– Исчадие! – снова взялся тот за свое.

– Господин ахримандрит, – жалким голосом умирающего от икоты пролепетал Антон, – жена… единоверная… попутал… не судите…

И дама вновь обратила к муженьку пылающий горячей пылью взор.

– Частник в томате. Филе кальмара в кляре. Уж котик ей сделает… предложение. Мою болоночку! Исчадие!

И, резко развернув, вывела всю процессию из научного ареопага вон.
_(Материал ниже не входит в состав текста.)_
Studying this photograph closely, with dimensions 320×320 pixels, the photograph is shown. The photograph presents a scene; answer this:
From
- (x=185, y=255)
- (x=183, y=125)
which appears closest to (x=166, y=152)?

Тут после воцарившегося ненадолго глухого шума вновь сухим осадком опала тишина. А в господина мачо влезла наконец вторая за этот день мысль, и мачо в ожесточении поднялся с места. Предательница утех и изменница содержания, оскорбительница основ и попрательница морали «я тебе, ты мне», сладко воняющий новый ассистент ее фокусов из художественного бедлама и вся эта картинка затмили пеленой высокой страсти всю головизну Моргатого. «Сейчас или никогда», – высеялась мысль на толстую навозную почву мозга. «Сейчас», – ответил орган.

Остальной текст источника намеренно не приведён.